Friday, September 10, 2010

Lesson learned

I will not make reference to her curls and you won't reference the fact that there are no pictures. Deal?

It's early. Really early Friday morning. It's been a long week and it's not over by a long shot. When I woke up I was relieved to see that I still have another five hours before I need to be awake for good. Did I already tell you it's been a long week and it's not over yet? Yuck. Nothing major- just the little bits of here and there and having to be everywhere that chip away at time leaving your sleepy and relieved that it's only 12:58am the first time you'll be awake tonight. 

I have to be in an all-day computer training today and I hate it. Lefty is giving me fits, plugged duct you know. Insurance customer non-service and I are on the outs again. Retraction. What a stupid process! The carpets were shampooed and have already been broken in.  (i.e. pee!) Scrunch is two and a half going on seventeen and a half. That half makes such a huge difference in attitude. Porkchop gets his stent, one of the last steps in the pre-surgical stint today, and I can't be there. My children seem to get exponentially more expensive and we're hunkering down for the financial blows.
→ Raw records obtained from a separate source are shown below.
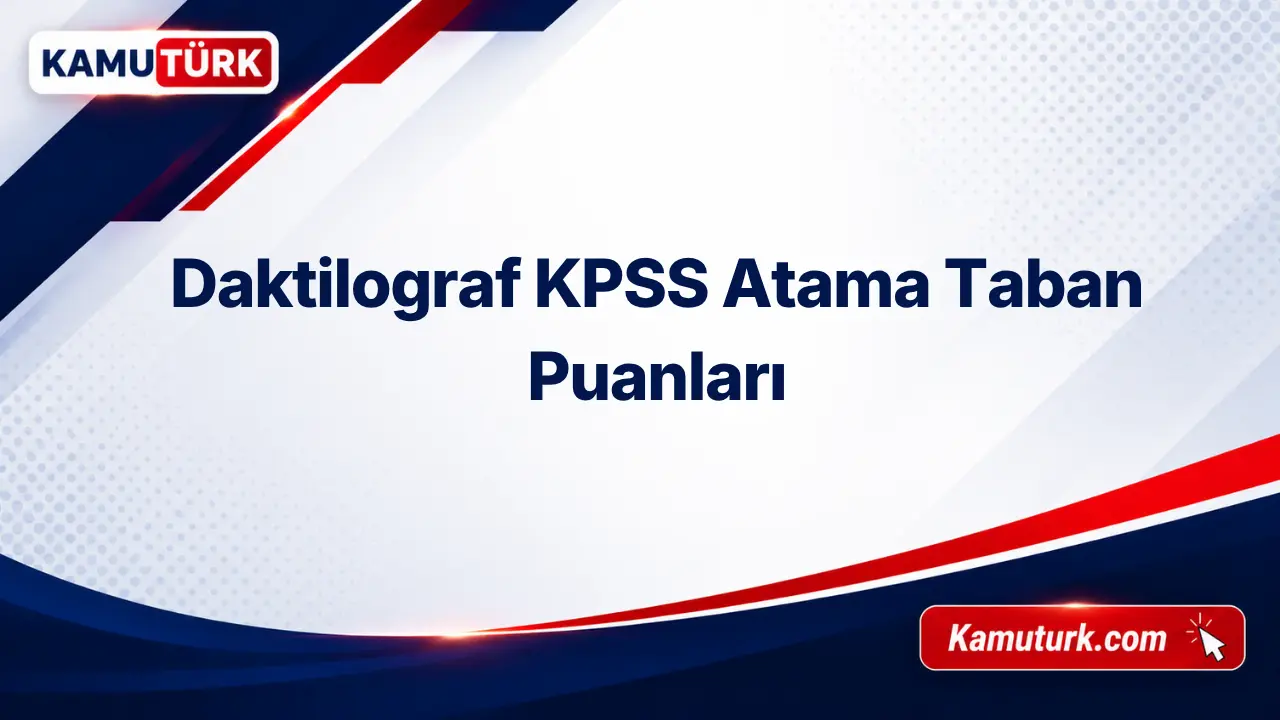 KAMUTÜRK

Daktilograf KPSS Atama Taban Puanları

Kamuturk.com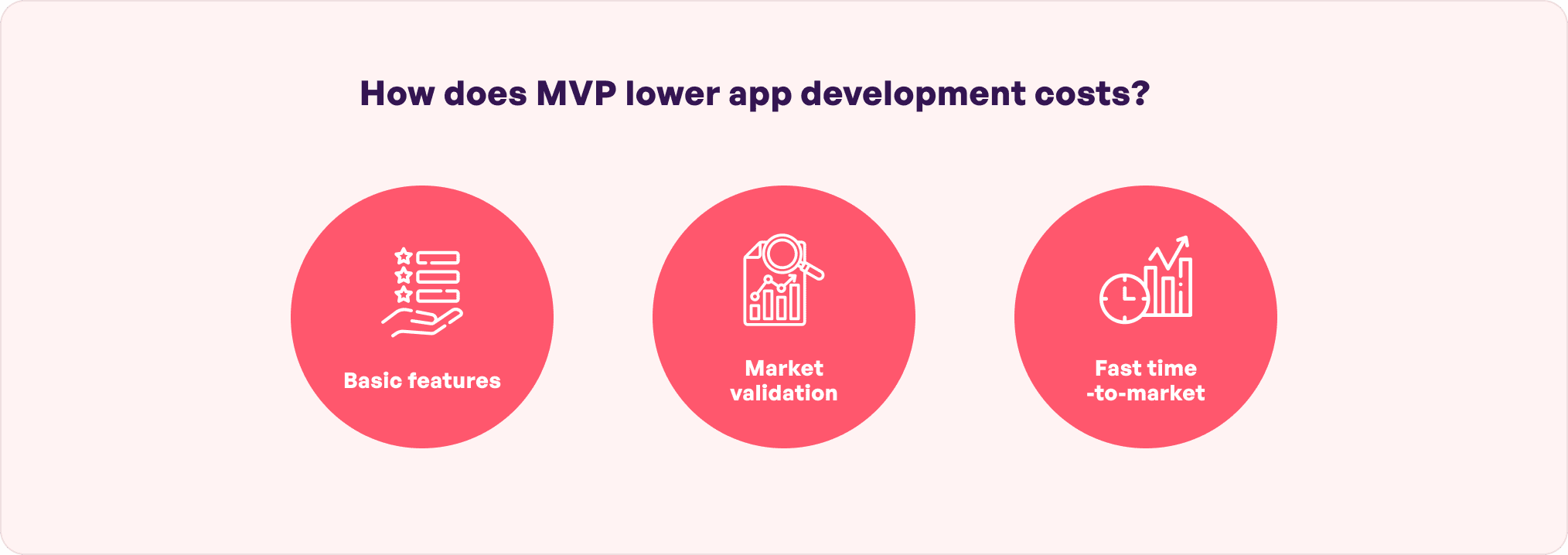 How does MVP lower app development costs?

Basic features

Market validation

Fast time -to-market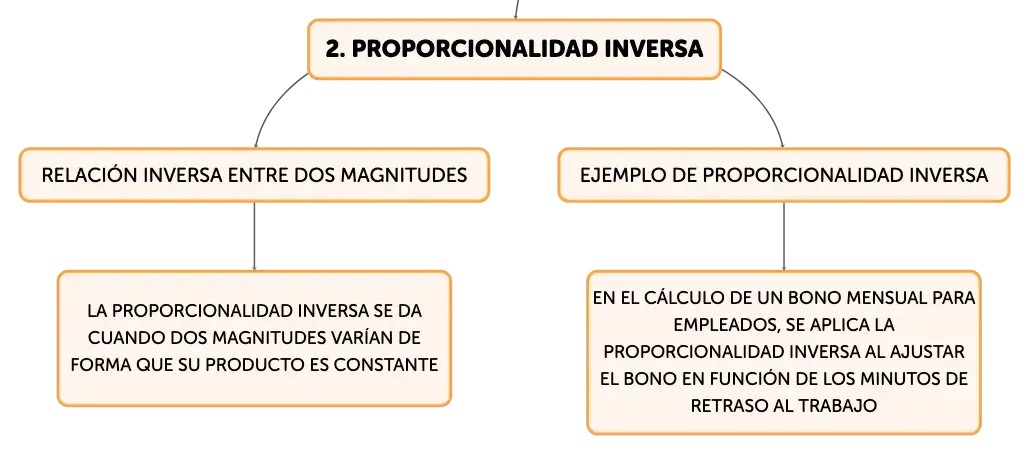 2. PROPORCIONALIDAD INVERSA

RELACIÓN INVERSA ENTRE DOS MAGNITUDES

LA PROPORCIONALIDAD INVERSA SE DA CUANDO DOS MAGNITUDES VARÍAN DE FORMA QUE SU PRODUCTO ES CONSTANTE

EJEMPLO DE PROPORCIONALIDAD INVERSA

EN EL CÁLCULO DE UN BONO MENSUAL PARA EMPLEADOS, SE APLICA LA PROPORCIONALIDAD INVERSA AL AJUSTAR EL BONO EN FUNCIÓN DE LOS MINUTOS DE RETRASO AL TRABAJO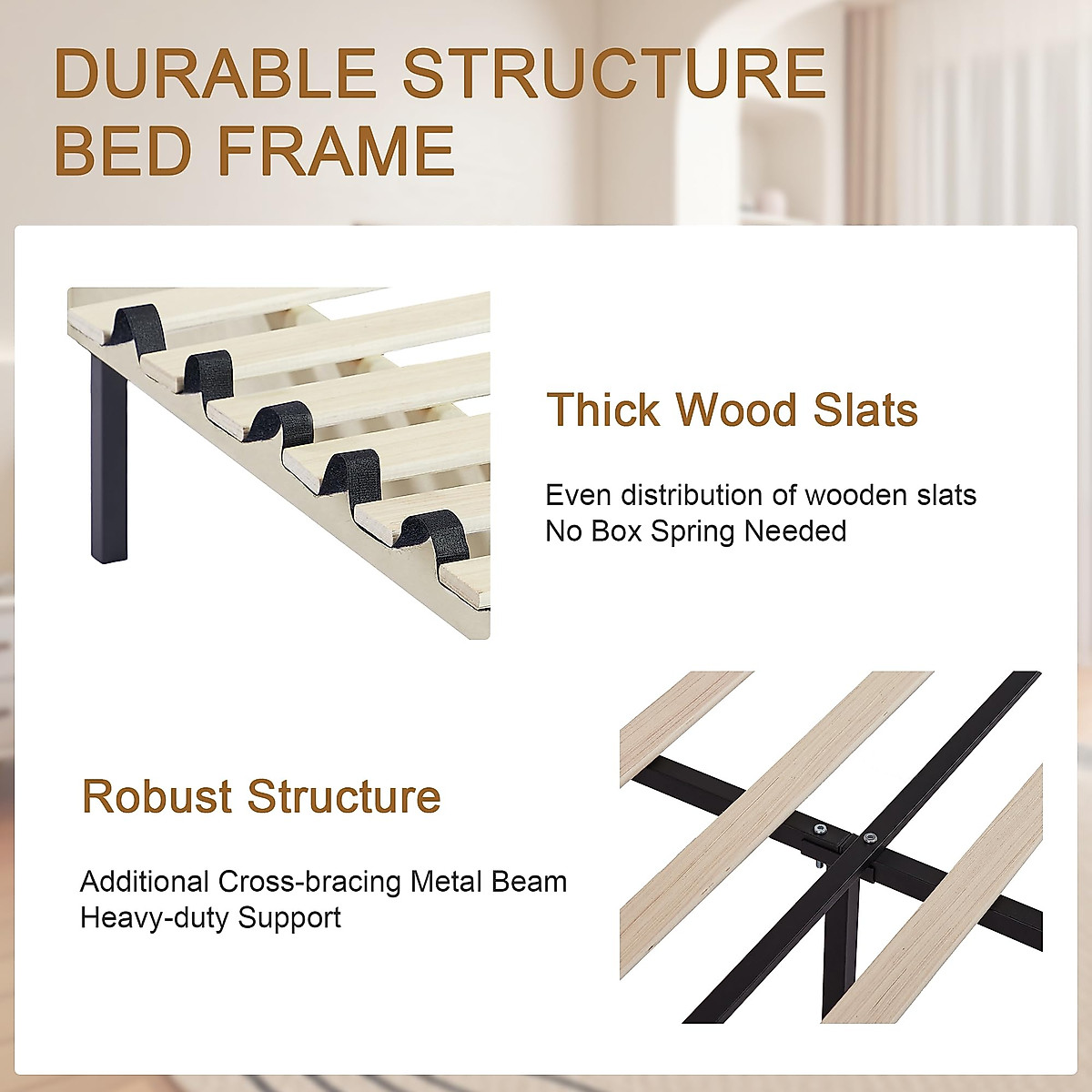 DURABLE STRUCTURE
BED FRAME

Thick Wood Slats

Even distribution of wooden slats
No Box Spring Needed

Robust Structure

Additional Cross-bracing Metal Beam
Heavy-duty Support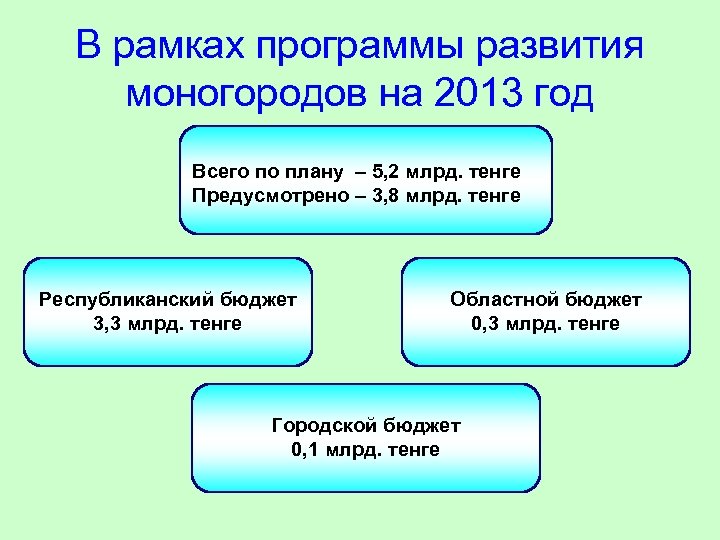 В рамках программы развития моногородов на 2013 год

Всего по плану – 5,2 млрд. тенге
Предусмотрено – 3,8 млрд. тенге

Республиканский бюджет
3,3 млрд. тенге

Областной бюджет
0,3 млрд. тенге

Городской бюджет
0,1 млрд. тенге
I'm tired and cranky and might have been more so had something tragic not happened to people I care about this week. The kind of thing that leaves you feeling sick to your stomach and without the appropriate thing to say. All you can say is it totally sucks. It has left me thinking. And while their loss is so not about me and how it relates to my life, I re-learned a lesson. Life is not fair. Everyone has trials. Even the word 'trials' sounds trite and leaves a throw-up taste. Some have more than their share and are of the kind that don't make any sense. I don't think everyone's trials are necessarily just for them. Not fair. Sometimes they are for the rest of us to learn something from. Even more unfair. But when something happens that snaps your head into perspective so fast it gives you whiplash, then maybe that's the only good that can come from it.

That's what I got this week. A huge dose of perspective. There is nothing I can do or say that will make it better or even make it make any sense. The only thing I can do is be a better mom, better wife, and better person than I was the day before and be a whole lot less cranky, tired, or annoyed with things that in the grand scheme don't matter.

1 comment:

Angela N said...

My pain and discomfort took a backseat yesterday as well when I heard the news. I am heartbroken for them. Your right, life is definitely not fair.